Thursday, October 31, 2019

Don't Mess with the Deep State

Mark Tushnet

I take Andy Koppelman's post to be a serious parody. I want to focus on the serious part -- the claim that there is, in some important sense, a "deep state" operating in the United States through high-ranking members of the permanent civil service and the national security bureaucracy. (It's not a "State" with a capital-S, unlike the prior Egyptian and Turkish Deep States, because the U.S. version doesn't -- as far as I know -- have an organized hierarchical structure.)

High-ranking long-term civil servants and national security bureaucrats have unsurprisingly been socialized into a role with two components, a procedural one dictating that they subordinate their personal views about policy to the views held by their political superiors and a substantive one consisting of the value-commitments their political superiors have had over a sustained period. These two components come apart when a disruptive president arrives on the scene. (To take an earlier and today less charged example, recall the comments when Reagan arrived about how difficult it was to change the direction of a battleship.) It should be no surprise to find that there's variation in the degree to which individual high-ranking civil servants and national security bureaucrats act in light of those two role-components. Nor is it surprising that individual calculations of the proper balance might shift as the possibility that the direction they are getting from their political superiors will change soon.

That seems to me what's been happening. Beyond that observation, a few additional comments. (1) I think it's interesting -- and to a person skeptical about the U.S. tradition of military intervention abroad in the name of national security troubling -- that the long-term civil servants and national security bureaucrats who have acted "against" Trump have done so because of his refusal to go along with as full-throated an interventionism as they appear to believe appropriate (and not because, for example, they believe that his relationship with Vladimir Putin is intrinsically troubling). Or, as conspiratorial Marxists used to say, maybe it's no accident that Trump's actions in Syria have amplified the Ukraine affair.

(2) Ordinarily small-d democrats would be hostile to anything like a deep state, for obvious reasons. A specific example is the ideal of civilian control of the military. Sometimes, though, the military -- and a "deep state" of some sort -- might serve a pro-democratic role. Ozal Varol's work on the pro-democratic coup is useful here. And concretely, Turkish president Erdogan's successful defeat of the Deep State there has not turned out well from a democratic point of view. I doubt that there are general criteria for assessing when a "deep state" is pro- or anti-democratic -- which is to say that Trump's invocation of "deep state" ideas and liberal responses to/dismissals of that invocation are both "merely" political claims about the underlying substance of Trump's policies. They are not deep or even superficial observations about proper institutional behavior in a democracy.

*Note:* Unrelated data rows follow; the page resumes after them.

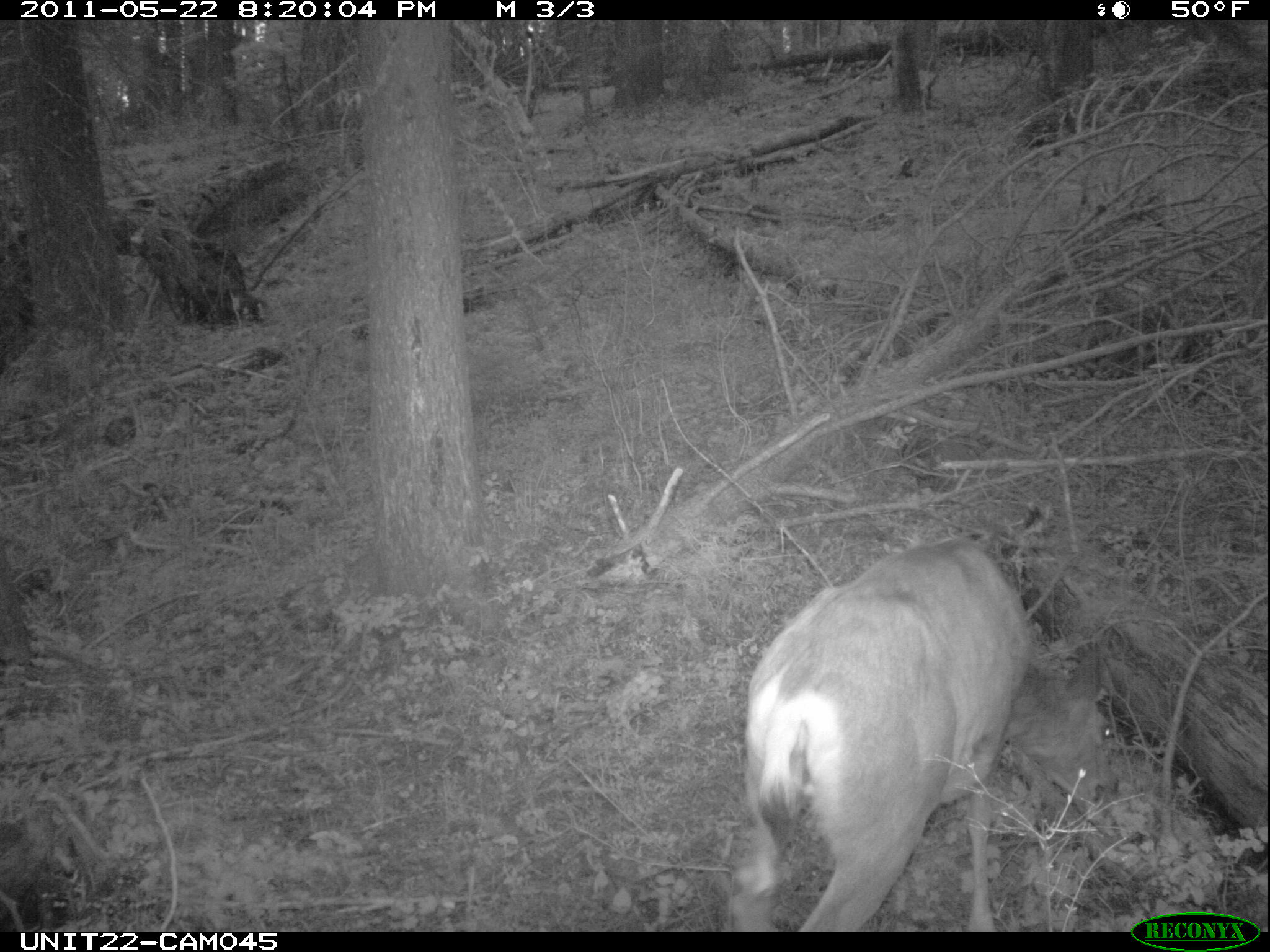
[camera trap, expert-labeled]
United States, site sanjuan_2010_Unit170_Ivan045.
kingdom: Animalia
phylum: Chordata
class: Mammalia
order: Artiodactyla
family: Cervidae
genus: Odocoileus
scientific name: Odocoileus hemionus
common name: mule deer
Odocoileus hemionus (mule deer).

(3) Much more narrowly, and related to (1) above, I think it's interesting that, at least to this point, nothing similar to the reaction of the national security bureaucracy has been forthcoming with respect to domestic policy, and in particular from the Department of Justice. (As Koppelman's post suggests, the environmental bureaucracy has been put under control.) For all the celebration of the independence of the Southern District of New York, for example, collateral investigations there to the Mueller investigation appear to have been closed without result (nor, of course, have there been leaks on any significant scale). It would be really interesting were the Durham investigation to produce some minor charges in connection with its nominal subject and some major ones endorsing important aspects of the initial stages of the Mueller investigation. I don't rule out that possibility, because -- as I said at the beginning -- there is a deep state, and maybe (as his supporters regularly say, though not in terms) John Durham is a member of it. (At which point I have perhaps switched into "serious parody" mode.)